_The tasks_:
[1] Translate the following sentence from the passage on the Merge-Cycle algorithm into French: "Claim (ii) says that after an edge has been processed, both of its nodes are associated to the same tour."
[2] Reproduce the portion of the passage on the Merge-Cycle algorithm starting at "Claim (i) says" and ending at "(i) for k + 1.", putting "circuit" wherever "tour" occurs.

_Page_:
— begin —

Claim (i) says that the procedure Update works correctly, i.e., that the t-value of a node (if it isn’t 0) always represents the tour it currently is associated to. Claim (ii) says that after an edge has been processed, both of its nodes are associated to the same tour. So, after the algorithm has terminated, every node of G is in the same tour as its neighbor.

Proof

We prove all claims via one induction over k. For k = 0 we have \(\delta ^{*}_{0}=\delta ^{C}\) which is bijective (Lemma 5). Moreover, no edge has been processed so far, so (i) and (ii) are trivially fulfilled and (iii) follows directly from \(\delta ^{*}_{0}=\delta ^{C}\).

Now let all of the claims be true for a fixed k ∈{0,…,N − 1}. We start with proving the bijectivity and (i) for k + 1.

To do so we take a closer look at the (k + 1)-th call of Merge-Cycle. Suppose that \(\delta ^{*}_{k}\neq \delta ^{*}_{k+1}\). This change must happen in one of the procedures New-Nodes, Merge or Write, since these are the only procedures in which edges are written on the output tape or added to F. First, note that for every edge e written on the output tape during Write or added to F in New-Nodes it holds \(\delta ^{*}_{k}(e)=\delta ^{*}_{k+1}(e)\):

If \(e=(v_{i}^{(k+1)},v_{i+1}^{(k+1)})\) is written on the output tape during Write, it is written in the form \((v_{i}^{(k+1)},v_{i+1}^{(k+1)},v_{i+2}^{(k+1)})\), so \(\delta ^{*}_{k+1}(e)=(v_{i+1}^{(k+1)},v_{i+2}^{(k+1)})=\delta ^{C}(e)=\delta ^{*}_{k}(e)\).

— end —

_Material shown_:
— begin —

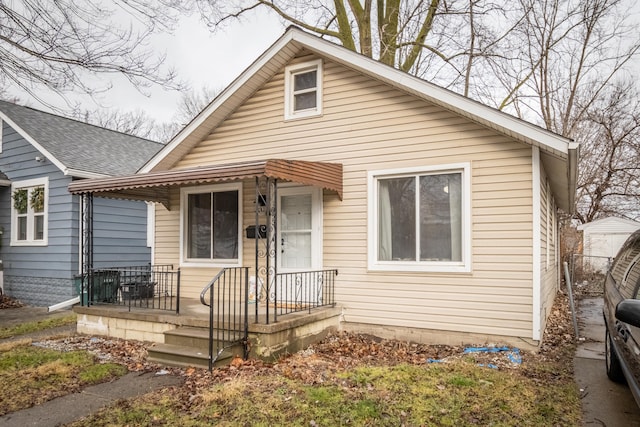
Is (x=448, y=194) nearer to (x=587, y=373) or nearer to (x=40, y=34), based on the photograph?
(x=587, y=373)

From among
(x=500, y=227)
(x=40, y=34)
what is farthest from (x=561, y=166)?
(x=40, y=34)

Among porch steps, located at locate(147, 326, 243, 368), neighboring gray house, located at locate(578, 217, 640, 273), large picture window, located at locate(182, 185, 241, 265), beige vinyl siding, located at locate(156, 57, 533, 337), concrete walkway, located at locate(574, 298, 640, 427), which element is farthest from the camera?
neighboring gray house, located at locate(578, 217, 640, 273)

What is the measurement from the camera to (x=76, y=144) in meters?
12.6

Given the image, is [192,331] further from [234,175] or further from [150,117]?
[150,117]

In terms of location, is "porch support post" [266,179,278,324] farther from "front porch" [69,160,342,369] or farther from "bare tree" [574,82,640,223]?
Result: "bare tree" [574,82,640,223]

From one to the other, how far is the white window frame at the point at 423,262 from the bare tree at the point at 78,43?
168 inches

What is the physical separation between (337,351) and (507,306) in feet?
8.63

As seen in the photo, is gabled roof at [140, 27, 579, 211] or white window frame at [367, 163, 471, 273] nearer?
gabled roof at [140, 27, 579, 211]

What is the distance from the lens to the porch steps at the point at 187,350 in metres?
5.64

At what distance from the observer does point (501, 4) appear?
46.2ft

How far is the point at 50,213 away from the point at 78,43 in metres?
6.31

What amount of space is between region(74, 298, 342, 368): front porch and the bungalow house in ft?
1.05

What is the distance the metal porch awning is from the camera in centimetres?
590

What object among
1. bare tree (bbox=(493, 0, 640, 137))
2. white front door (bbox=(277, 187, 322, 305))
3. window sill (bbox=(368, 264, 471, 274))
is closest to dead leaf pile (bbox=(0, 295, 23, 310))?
white front door (bbox=(277, 187, 322, 305))
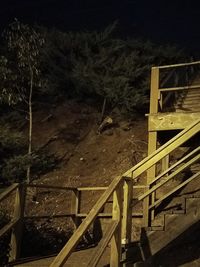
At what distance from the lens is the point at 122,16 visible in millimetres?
24375

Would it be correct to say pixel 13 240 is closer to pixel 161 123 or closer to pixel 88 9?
pixel 161 123

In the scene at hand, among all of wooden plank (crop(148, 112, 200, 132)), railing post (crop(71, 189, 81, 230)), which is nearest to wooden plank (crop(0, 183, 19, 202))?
railing post (crop(71, 189, 81, 230))

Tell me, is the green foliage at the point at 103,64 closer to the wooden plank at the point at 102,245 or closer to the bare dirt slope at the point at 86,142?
the bare dirt slope at the point at 86,142

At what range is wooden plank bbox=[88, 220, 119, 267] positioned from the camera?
562 centimetres

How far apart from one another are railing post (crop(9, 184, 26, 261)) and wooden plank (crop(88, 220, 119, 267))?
251cm

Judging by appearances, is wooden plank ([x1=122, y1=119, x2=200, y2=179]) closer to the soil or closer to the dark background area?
the soil

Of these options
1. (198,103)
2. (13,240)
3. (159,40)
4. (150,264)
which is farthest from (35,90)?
(150,264)

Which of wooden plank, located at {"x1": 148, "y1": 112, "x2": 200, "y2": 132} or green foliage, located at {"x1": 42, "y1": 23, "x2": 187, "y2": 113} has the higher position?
green foliage, located at {"x1": 42, "y1": 23, "x2": 187, "y2": 113}

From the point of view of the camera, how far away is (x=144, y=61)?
72.6ft

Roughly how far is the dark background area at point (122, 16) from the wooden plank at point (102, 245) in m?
18.2

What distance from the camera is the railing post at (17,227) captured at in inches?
323

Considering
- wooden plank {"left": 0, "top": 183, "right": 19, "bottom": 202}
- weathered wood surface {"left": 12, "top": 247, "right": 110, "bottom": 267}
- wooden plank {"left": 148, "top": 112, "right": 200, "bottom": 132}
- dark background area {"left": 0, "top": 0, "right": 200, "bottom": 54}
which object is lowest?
weathered wood surface {"left": 12, "top": 247, "right": 110, "bottom": 267}

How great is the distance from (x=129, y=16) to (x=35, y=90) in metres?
6.40

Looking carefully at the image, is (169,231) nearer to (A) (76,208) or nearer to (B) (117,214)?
(B) (117,214)
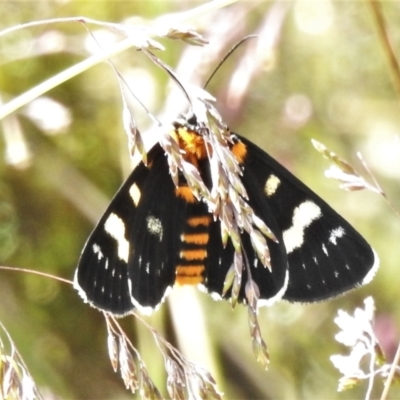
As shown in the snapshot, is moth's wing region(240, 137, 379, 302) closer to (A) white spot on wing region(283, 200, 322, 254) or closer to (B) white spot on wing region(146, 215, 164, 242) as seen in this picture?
(A) white spot on wing region(283, 200, 322, 254)

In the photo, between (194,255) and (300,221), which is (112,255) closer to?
(194,255)

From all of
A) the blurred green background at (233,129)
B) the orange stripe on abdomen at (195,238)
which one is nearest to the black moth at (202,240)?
the orange stripe on abdomen at (195,238)

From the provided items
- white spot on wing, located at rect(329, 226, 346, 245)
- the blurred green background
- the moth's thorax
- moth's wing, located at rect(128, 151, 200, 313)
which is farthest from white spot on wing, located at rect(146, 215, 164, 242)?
the blurred green background

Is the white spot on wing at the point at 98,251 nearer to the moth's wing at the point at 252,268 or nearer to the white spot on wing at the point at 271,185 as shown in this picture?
the moth's wing at the point at 252,268

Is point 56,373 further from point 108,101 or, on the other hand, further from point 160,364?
point 108,101

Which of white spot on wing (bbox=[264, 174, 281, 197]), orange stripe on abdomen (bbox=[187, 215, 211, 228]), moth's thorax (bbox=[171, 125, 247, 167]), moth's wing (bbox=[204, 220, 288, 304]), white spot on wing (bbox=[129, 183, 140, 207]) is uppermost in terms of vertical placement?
moth's thorax (bbox=[171, 125, 247, 167])

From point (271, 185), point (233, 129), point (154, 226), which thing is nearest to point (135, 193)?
point (154, 226)
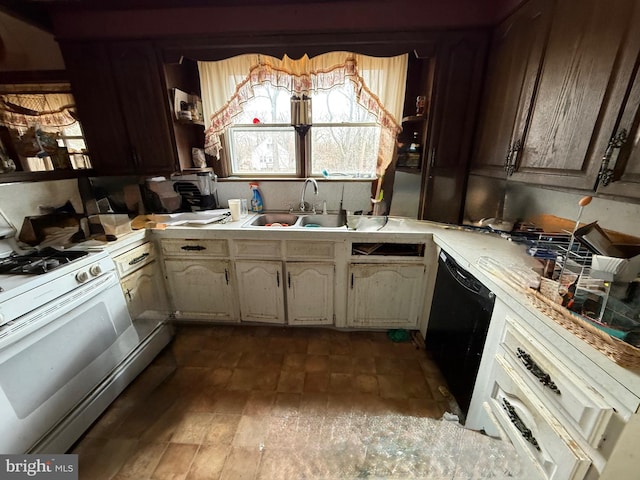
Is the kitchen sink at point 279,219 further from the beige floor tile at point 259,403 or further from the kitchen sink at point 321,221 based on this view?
the beige floor tile at point 259,403

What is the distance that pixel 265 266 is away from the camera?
1.88 metres

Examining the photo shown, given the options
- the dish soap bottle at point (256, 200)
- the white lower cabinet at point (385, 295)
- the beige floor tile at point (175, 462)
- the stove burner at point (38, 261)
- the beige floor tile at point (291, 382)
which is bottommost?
the beige floor tile at point (175, 462)

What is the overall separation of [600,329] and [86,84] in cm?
303

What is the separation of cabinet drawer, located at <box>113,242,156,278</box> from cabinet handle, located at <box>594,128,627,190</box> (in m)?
2.33

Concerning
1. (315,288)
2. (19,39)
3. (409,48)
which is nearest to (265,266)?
(315,288)

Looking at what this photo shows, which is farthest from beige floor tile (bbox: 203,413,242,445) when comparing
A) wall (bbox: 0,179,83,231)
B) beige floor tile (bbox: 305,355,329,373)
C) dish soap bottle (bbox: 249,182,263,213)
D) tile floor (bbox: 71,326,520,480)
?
wall (bbox: 0,179,83,231)

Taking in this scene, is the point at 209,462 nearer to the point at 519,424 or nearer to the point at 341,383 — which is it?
the point at 341,383

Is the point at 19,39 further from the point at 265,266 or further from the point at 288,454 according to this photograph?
the point at 288,454

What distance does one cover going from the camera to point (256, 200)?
2277 mm

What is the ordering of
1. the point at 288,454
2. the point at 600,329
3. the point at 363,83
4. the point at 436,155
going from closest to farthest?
the point at 600,329 < the point at 288,454 < the point at 436,155 < the point at 363,83

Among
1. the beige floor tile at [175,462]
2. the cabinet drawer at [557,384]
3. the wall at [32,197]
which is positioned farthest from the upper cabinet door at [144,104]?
the cabinet drawer at [557,384]

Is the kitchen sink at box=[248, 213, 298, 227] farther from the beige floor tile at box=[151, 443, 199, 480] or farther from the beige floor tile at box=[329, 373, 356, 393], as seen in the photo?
the beige floor tile at box=[151, 443, 199, 480]

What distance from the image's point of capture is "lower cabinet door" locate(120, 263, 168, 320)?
1.62 m

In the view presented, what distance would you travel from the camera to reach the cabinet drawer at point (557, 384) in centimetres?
64
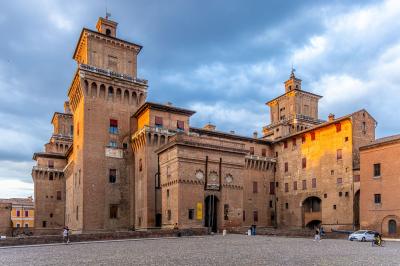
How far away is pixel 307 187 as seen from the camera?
58656 millimetres

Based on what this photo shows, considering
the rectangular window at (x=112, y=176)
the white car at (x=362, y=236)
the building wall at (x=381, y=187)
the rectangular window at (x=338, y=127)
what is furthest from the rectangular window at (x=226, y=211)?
the rectangular window at (x=338, y=127)

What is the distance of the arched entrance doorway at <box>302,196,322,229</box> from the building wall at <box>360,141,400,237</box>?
40.1ft

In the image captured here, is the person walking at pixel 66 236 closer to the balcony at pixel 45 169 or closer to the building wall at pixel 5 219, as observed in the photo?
the balcony at pixel 45 169

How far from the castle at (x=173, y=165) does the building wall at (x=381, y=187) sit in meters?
5.34

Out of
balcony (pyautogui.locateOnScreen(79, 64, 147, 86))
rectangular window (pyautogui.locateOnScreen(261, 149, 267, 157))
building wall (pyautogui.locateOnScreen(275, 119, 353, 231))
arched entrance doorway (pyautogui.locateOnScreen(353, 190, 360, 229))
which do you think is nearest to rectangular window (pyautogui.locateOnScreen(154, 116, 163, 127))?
balcony (pyautogui.locateOnScreen(79, 64, 147, 86))

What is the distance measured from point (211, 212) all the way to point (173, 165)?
22.1ft

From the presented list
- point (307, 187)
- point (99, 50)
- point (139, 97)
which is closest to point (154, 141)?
point (139, 97)

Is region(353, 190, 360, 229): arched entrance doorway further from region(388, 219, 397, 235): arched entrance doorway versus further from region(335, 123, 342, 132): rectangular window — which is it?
region(335, 123, 342, 132): rectangular window

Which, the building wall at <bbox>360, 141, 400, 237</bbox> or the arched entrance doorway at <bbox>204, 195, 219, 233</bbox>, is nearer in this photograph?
the building wall at <bbox>360, 141, 400, 237</bbox>

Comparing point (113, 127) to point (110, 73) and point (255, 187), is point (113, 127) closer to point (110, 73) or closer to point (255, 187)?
point (110, 73)

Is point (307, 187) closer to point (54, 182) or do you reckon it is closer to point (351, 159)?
point (351, 159)

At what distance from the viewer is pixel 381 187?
142 ft

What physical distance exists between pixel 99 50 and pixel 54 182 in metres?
28.1

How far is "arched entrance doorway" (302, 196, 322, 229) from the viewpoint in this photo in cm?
5722
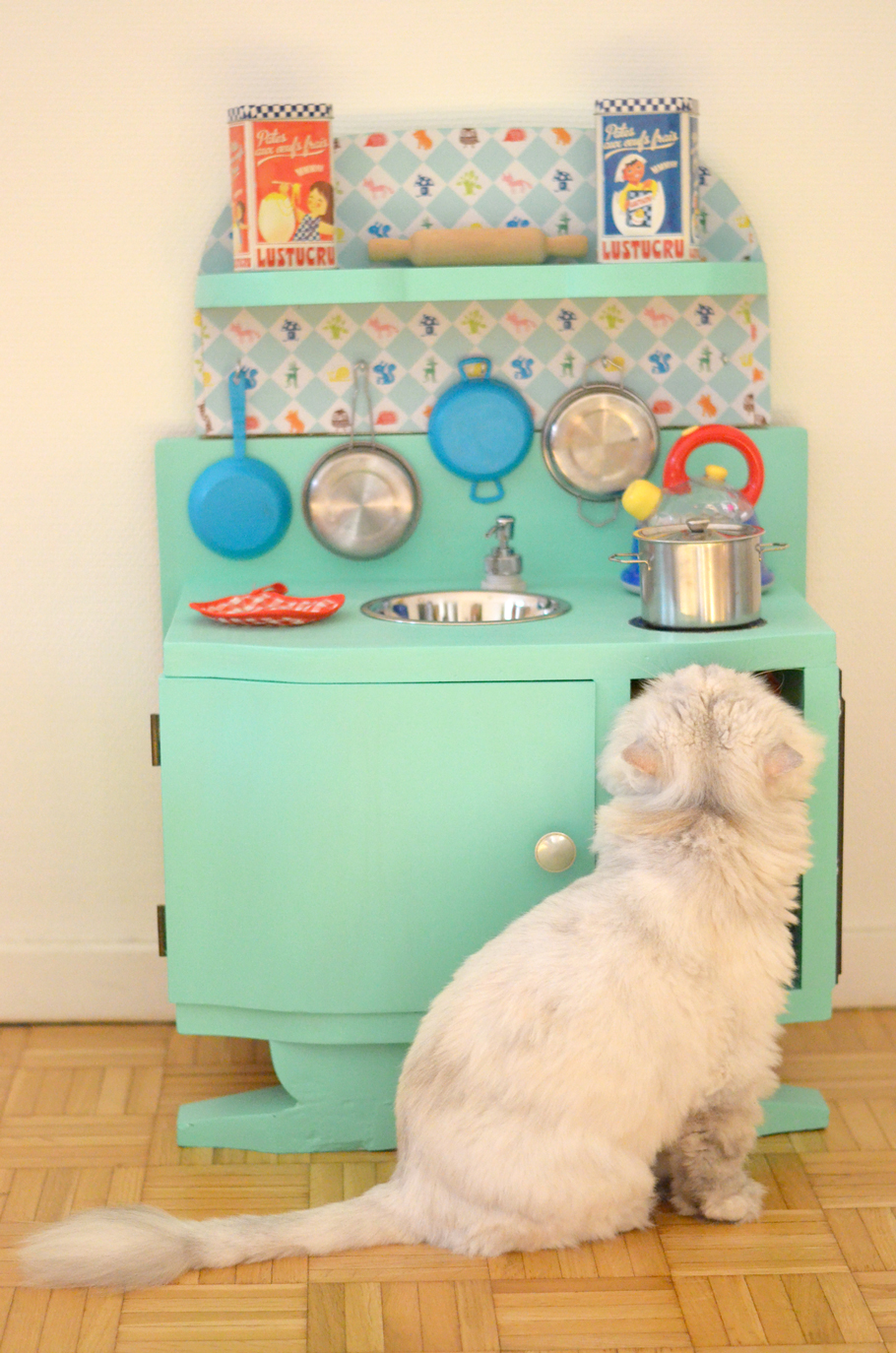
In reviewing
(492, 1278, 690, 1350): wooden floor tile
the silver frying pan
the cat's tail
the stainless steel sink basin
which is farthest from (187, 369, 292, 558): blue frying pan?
(492, 1278, 690, 1350): wooden floor tile

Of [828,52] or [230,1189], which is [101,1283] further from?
[828,52]

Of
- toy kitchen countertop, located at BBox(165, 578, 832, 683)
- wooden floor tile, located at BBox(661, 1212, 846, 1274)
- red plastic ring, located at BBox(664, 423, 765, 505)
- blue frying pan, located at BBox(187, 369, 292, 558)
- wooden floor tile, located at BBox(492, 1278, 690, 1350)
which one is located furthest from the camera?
blue frying pan, located at BBox(187, 369, 292, 558)

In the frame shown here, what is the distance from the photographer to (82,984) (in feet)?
8.17

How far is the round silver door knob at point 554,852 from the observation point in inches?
75.3

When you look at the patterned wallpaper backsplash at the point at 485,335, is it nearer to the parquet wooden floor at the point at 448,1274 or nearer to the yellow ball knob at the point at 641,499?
the yellow ball knob at the point at 641,499

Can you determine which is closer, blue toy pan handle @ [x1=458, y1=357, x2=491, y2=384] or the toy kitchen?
the toy kitchen

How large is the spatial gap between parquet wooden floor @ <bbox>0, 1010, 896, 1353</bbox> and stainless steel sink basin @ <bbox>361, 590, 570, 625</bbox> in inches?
33.7

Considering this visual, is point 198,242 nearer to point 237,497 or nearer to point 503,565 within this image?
point 237,497

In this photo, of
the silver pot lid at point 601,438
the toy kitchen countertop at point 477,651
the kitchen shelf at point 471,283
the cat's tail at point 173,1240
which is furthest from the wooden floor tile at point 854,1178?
the kitchen shelf at point 471,283

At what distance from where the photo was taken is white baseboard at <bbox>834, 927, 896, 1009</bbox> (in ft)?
8.20

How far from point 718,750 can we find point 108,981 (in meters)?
1.33

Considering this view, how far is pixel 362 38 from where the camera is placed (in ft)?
7.20

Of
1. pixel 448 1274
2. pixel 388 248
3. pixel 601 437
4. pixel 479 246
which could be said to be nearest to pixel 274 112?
pixel 388 248

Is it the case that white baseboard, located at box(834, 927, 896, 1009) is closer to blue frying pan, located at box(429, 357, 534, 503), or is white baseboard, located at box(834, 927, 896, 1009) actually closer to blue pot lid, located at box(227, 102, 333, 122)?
blue frying pan, located at box(429, 357, 534, 503)
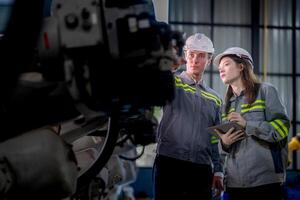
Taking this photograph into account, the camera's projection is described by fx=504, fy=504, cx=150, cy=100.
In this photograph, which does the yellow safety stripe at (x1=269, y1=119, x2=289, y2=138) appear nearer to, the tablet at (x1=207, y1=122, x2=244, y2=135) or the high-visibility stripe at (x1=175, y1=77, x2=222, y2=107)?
the tablet at (x1=207, y1=122, x2=244, y2=135)

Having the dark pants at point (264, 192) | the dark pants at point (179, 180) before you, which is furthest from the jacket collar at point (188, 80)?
the dark pants at point (264, 192)

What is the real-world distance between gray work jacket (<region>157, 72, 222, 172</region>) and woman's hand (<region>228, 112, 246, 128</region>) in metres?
0.14

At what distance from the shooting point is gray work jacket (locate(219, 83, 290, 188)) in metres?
2.89

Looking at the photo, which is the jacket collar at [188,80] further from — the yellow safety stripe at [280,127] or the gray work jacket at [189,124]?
the yellow safety stripe at [280,127]

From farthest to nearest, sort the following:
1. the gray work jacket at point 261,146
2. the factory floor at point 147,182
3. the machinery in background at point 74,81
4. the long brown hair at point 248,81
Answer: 1. the factory floor at point 147,182
2. the long brown hair at point 248,81
3. the gray work jacket at point 261,146
4. the machinery in background at point 74,81

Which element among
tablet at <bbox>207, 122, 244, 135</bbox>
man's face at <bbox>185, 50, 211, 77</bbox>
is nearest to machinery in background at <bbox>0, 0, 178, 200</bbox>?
tablet at <bbox>207, 122, 244, 135</bbox>

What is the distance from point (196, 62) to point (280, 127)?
653mm

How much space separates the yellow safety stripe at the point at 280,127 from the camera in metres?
2.92

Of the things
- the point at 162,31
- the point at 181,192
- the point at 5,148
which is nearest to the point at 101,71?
the point at 162,31

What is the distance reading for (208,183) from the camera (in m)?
2.99

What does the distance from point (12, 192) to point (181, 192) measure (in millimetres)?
1403

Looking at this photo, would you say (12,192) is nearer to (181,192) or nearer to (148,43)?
(148,43)

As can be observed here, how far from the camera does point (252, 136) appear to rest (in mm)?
2955

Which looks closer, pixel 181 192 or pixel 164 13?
pixel 181 192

— end —

_Answers below_:
[1] L'assertion (ii) indique qu'une fois une arête traitée, ses deux nœuds sont associés au même tour.

[2]
Claim (i) says that the procedure Update works correctly, i.e., that the t-value of a node (if it isn’t 0) always represents the circuit it currently is associated to. Claim (ii) says that after an edge has been processed, both of its nodes are associated to the same circuit. So, after the algorithm has terminated, every node of G is in the same circuit as its neighbor.

Proof

We prove all claims via one induction over k. For k = 0 we have \(\delta ^{*}_{0}=\delta ^{C}\) which is bijective (Lemma 5). Moreover, no edge has been processed so far, so (i) and (ii) are trivially fulfilled and (iii) follows directly from \(\delta ^{*}_{0}=\delta ^{C}\).

Now let all of the claims be true for a fixed k ∈{0,…,N − 1}. We start with proving the bijectivity and (i) for k + 1.